Copy all the entries below exactly, but not the pictures.
## begin
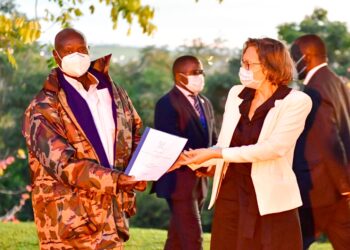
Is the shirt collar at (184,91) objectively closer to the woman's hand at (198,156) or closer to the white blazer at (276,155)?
the woman's hand at (198,156)

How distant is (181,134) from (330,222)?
2.10 meters

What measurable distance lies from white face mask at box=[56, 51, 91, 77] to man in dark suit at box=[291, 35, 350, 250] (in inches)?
99.6

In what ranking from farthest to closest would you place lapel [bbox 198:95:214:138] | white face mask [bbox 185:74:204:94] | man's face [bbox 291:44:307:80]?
white face mask [bbox 185:74:204:94] < lapel [bbox 198:95:214:138] < man's face [bbox 291:44:307:80]

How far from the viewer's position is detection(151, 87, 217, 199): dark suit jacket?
392 inches

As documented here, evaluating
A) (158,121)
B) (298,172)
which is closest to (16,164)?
(158,121)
## end
Result below
Is the shirt collar at (184,91) objectively closer to the woman's hand at (198,156) or closer to the white blazer at (276,155)?
the woman's hand at (198,156)

How distant is (181,134) from (330,222)?
2.10 meters

What measurable distance lies from white face mask at box=[56, 51, 91, 77] to man in dark suit at box=[291, 35, 350, 250] (in inches)?
99.6

In what ranking from farthest to closest would you place lapel [bbox 198:95:214:138] | white face mask [bbox 185:74:204:94] | man's face [bbox 291:44:307:80]?
white face mask [bbox 185:74:204:94] < lapel [bbox 198:95:214:138] < man's face [bbox 291:44:307:80]

How far from the viewer's position is detection(151, 87, 217, 199): dark suit jacket?
392 inches

As documented here, evaluating
A) (158,121)
B) (298,172)
which is closest to (16,164)?
(158,121)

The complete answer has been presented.